Джильда обещала навещать их и дала денег на похороны. Мало-помалу и Карлини стал заходить реже, а переехав в Сан-Микеле, больше совсем не показывался.
Отец, желая изменить образ жизни, прикрепил к окну кусок картона с надписью «Портной», и эта вывеска пребывала там постоянно, как когда-то «Канарейка из № 15».
Простая история
Балестра, на котором шинель еще сидела мешком, недавно прибыл в полк. Фемия служила нянькой где-то на улице Кузани. Они часто встречались на площади Кастелло, напротив казарм. Фемия пререкалась с хозяйскими детьми, Балестра стоял, положив руку на тесак, вспоминал родную деревню и чувствовал себя совсем потерянным в миланской суете. В один прекрасный день они сели рядом на скамейку под цветущими индийскими каштанами и стали говорить о воскресной толпе, о детях, которые были на попечении у Фемии, о ее страхах, как бы они не попали под проходящий поблизости трамвай. На днях Карлетто упал, растянувшись плашмя, и разбил себе нос. Она целовала мальчика, а он не хотел ничего слушать и громко кричал.
Когда ты один-одинешенек на свете, привяжешься и к камням. Точь-в-точь так и получилось с Балестрой! В полку у него не было ни друзей, ни родных.
Сначала они почти не понимали друг друга, потому что Балестра был с юга, из тех мест, где люди говорят бог знает как, — удивительно, что их вообще понимают. Иногда, наговорившись досыта, они смотрели друг на друга, ничего не поняв, и начинали смеяться.
И все же им нравилось бывать вместе.

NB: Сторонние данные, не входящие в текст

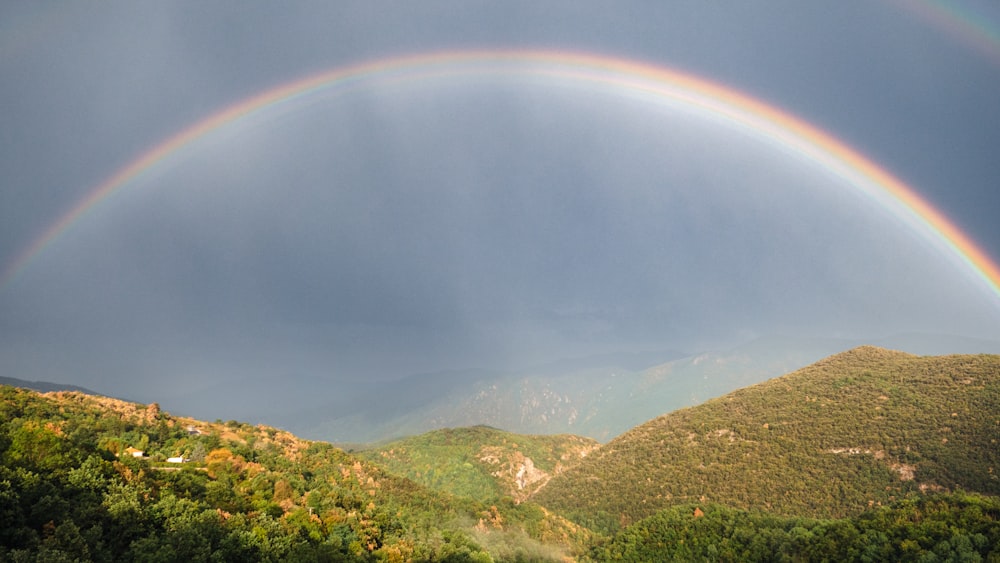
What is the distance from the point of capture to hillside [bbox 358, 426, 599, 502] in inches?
3644

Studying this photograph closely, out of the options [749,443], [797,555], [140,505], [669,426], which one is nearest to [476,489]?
[669,426]

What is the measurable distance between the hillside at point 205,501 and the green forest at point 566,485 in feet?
0.44

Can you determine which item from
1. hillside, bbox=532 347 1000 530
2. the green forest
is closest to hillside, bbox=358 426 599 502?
the green forest

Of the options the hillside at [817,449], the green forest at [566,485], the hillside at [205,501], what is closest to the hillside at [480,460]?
the green forest at [566,485]

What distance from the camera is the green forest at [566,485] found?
1891cm

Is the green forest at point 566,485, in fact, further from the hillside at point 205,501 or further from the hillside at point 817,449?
the hillside at point 817,449

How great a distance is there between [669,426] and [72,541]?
102 meters

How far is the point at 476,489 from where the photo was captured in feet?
297

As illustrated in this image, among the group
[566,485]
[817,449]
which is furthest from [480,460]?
[817,449]

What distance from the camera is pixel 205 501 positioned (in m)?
23.5

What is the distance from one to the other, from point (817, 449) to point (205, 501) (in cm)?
8625

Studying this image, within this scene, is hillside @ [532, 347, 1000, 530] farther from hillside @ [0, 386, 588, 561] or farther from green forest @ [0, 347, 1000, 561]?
hillside @ [0, 386, 588, 561]

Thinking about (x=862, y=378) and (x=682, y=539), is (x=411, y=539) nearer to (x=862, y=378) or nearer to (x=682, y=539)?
(x=682, y=539)

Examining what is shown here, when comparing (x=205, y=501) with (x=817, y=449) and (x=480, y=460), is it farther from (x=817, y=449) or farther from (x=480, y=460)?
(x=817, y=449)
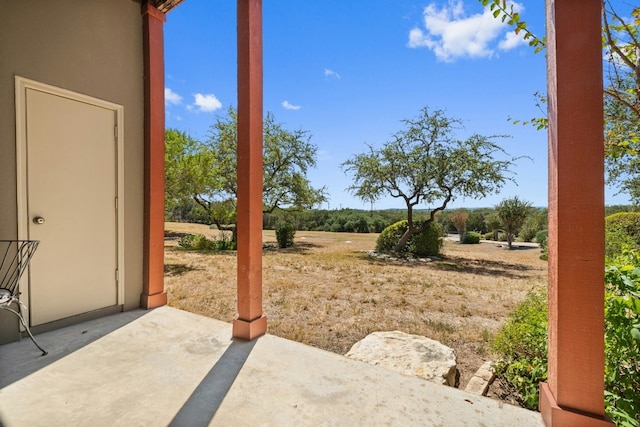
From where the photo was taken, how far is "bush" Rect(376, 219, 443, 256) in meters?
9.11

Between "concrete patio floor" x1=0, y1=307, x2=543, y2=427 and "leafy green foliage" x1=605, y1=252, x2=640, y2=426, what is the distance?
38 centimetres

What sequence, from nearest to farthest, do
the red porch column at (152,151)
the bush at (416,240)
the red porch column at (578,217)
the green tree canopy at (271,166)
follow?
the red porch column at (578,217) → the red porch column at (152,151) → the bush at (416,240) → the green tree canopy at (271,166)

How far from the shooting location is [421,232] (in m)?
9.19

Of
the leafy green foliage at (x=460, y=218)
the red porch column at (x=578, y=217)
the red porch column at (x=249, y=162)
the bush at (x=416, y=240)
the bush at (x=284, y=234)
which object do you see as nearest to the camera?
the red porch column at (x=578, y=217)

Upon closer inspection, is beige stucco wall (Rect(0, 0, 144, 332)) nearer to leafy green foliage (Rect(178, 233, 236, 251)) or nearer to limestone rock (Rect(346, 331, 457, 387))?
limestone rock (Rect(346, 331, 457, 387))

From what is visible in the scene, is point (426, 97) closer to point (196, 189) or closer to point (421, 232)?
point (421, 232)

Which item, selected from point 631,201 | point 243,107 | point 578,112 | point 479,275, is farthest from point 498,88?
point 631,201

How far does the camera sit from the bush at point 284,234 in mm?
10562

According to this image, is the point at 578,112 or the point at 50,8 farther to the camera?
the point at 50,8

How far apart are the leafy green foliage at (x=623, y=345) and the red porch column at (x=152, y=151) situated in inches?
144

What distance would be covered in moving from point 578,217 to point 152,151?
11.7 feet

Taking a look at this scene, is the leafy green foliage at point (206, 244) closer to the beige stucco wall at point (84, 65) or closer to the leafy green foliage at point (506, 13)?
the beige stucco wall at point (84, 65)

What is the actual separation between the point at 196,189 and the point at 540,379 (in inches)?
314

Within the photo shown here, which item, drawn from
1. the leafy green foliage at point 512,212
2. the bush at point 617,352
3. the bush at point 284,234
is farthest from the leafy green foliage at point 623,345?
the leafy green foliage at point 512,212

Каждый день, в то время как Балестра, ожидая, когда сыграют вечернюю зорю, сидел на скамейке и болтал ногами, Фемия приходила в своем белом фартуке, сопровождая малышей, и они говорили друг другу «добрый вечер». Балестра любил поболтать и постепенно рассказал ей все о себе: он был из Тириоло, что недалеко от Катандзаро[24]. Там жили его родные и был у него свой дом, в самом конце деревни, где начинаются поля, о которых напоминал ему небольшой островок зелени, видневшийся у арки Семпьоне. В деревне остались у него четыре брата и отец-возчик. Из-за отца его хотели взять в кавалерию, но вызволил депутат[25], богатый синьор, у которого были дела с его отцом. Балестра не мог дождаться возвращения домой, — да будет на то воля божья, — потому что в деревне у него была возлюбленная Анна-Мария делла Пинта, обещавшая ждать его, если он вернется живым. И он доставал из кармана шинели грязные скомканные письма Анны-Марии — она была грамотная! Вот какая это девушка! Фемия, на которую ни одна собака никогда не обращала внимания, умилялась, слушая его, сочувственно кивала головой и с волнением смотрела в его маленькие глазки, возбужденно блестевшие от этих воспоминаний, на его длинный нос, который, казалось, также принимал участие в разговоре, — настолько было переполнено нежностью его сердце.